Requirements — Copy out every one of the records below word for word, with nothing left out or changed.

Dataset rows
****************
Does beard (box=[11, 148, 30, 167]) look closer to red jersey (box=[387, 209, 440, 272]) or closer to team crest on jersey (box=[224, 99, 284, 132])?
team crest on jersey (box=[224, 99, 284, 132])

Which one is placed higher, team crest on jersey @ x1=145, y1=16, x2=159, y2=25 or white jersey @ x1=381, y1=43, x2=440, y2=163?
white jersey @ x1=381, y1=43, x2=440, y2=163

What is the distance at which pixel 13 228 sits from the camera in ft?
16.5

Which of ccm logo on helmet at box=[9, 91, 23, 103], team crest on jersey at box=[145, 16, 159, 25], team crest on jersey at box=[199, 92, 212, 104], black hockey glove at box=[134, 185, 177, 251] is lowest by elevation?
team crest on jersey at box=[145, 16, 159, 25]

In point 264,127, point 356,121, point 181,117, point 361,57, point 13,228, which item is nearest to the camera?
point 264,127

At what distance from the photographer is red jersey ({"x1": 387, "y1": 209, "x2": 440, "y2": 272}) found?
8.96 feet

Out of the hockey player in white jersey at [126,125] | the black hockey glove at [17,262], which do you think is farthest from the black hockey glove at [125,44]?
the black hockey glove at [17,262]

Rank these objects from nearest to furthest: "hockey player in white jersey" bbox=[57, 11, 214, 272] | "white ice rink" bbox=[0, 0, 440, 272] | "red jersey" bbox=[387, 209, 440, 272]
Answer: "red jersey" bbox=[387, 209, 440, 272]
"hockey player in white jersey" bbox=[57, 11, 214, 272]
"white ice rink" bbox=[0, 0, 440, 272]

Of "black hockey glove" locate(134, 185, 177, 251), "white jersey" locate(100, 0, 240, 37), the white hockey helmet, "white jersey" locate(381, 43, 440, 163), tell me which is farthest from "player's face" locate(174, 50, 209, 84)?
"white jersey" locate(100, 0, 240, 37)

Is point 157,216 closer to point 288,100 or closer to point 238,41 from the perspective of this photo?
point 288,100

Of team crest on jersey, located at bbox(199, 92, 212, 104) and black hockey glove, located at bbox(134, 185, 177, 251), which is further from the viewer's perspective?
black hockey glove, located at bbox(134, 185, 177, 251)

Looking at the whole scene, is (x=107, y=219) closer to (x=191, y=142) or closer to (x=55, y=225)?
****************
Response for this exercise —
Does beard (box=[11, 148, 30, 167]) look closer to red jersey (box=[387, 209, 440, 272]) or closer to team crest on jersey (box=[224, 99, 284, 132])?
team crest on jersey (box=[224, 99, 284, 132])

Which one is placed higher, team crest on jersey @ x1=145, y1=16, x2=159, y2=25 or white jersey @ x1=381, y1=43, x2=440, y2=163?
white jersey @ x1=381, y1=43, x2=440, y2=163

What is the distance at which pixel 13 228 sits from the camera in ft?
16.5

Which of ccm logo on helmet at box=[9, 91, 23, 103], team crest on jersey at box=[145, 16, 159, 25], team crest on jersey at box=[199, 92, 212, 104], black hockey glove at box=[134, 185, 177, 251] is lowest by elevation?
team crest on jersey at box=[145, 16, 159, 25]

In point 264,127, point 356,121, point 181,117, point 361,57, point 13,228, which item is nearest to the camera?
point 264,127

At what distance from the photographer is red jersey ({"x1": 387, "y1": 209, "x2": 440, "y2": 272}) found?
8.96 feet

Out of the hockey player in white jersey at [126,125] | the black hockey glove at [17,262], which do you think is farthest from the black hockey glove at [125,44]?
the black hockey glove at [17,262]

Rank these objects from nearest to furthest: "hockey player in white jersey" bbox=[57, 11, 214, 272] | "white ice rink" bbox=[0, 0, 440, 272] | "red jersey" bbox=[387, 209, 440, 272]
Answer: "red jersey" bbox=[387, 209, 440, 272]
"hockey player in white jersey" bbox=[57, 11, 214, 272]
"white ice rink" bbox=[0, 0, 440, 272]

Of "black hockey glove" locate(134, 185, 177, 251), "white jersey" locate(100, 0, 240, 37), the white hockey helmet, "white jersey" locate(381, 43, 440, 163), tell me which is farthest from "player's face" locate(174, 50, 209, 84)?
"white jersey" locate(100, 0, 240, 37)

Is point 157,216 closer to point 288,100 or closer to point 238,41 from the perspective of this photo?
point 288,100

Of team crest on jersey, located at bbox(199, 92, 212, 104) and black hockey glove, located at bbox(134, 185, 177, 251), which is further from the viewer's perspective?
black hockey glove, located at bbox(134, 185, 177, 251)

Looking at the whole scene, is (x=107, y=219) closer to (x=191, y=142) or closer to (x=55, y=225)?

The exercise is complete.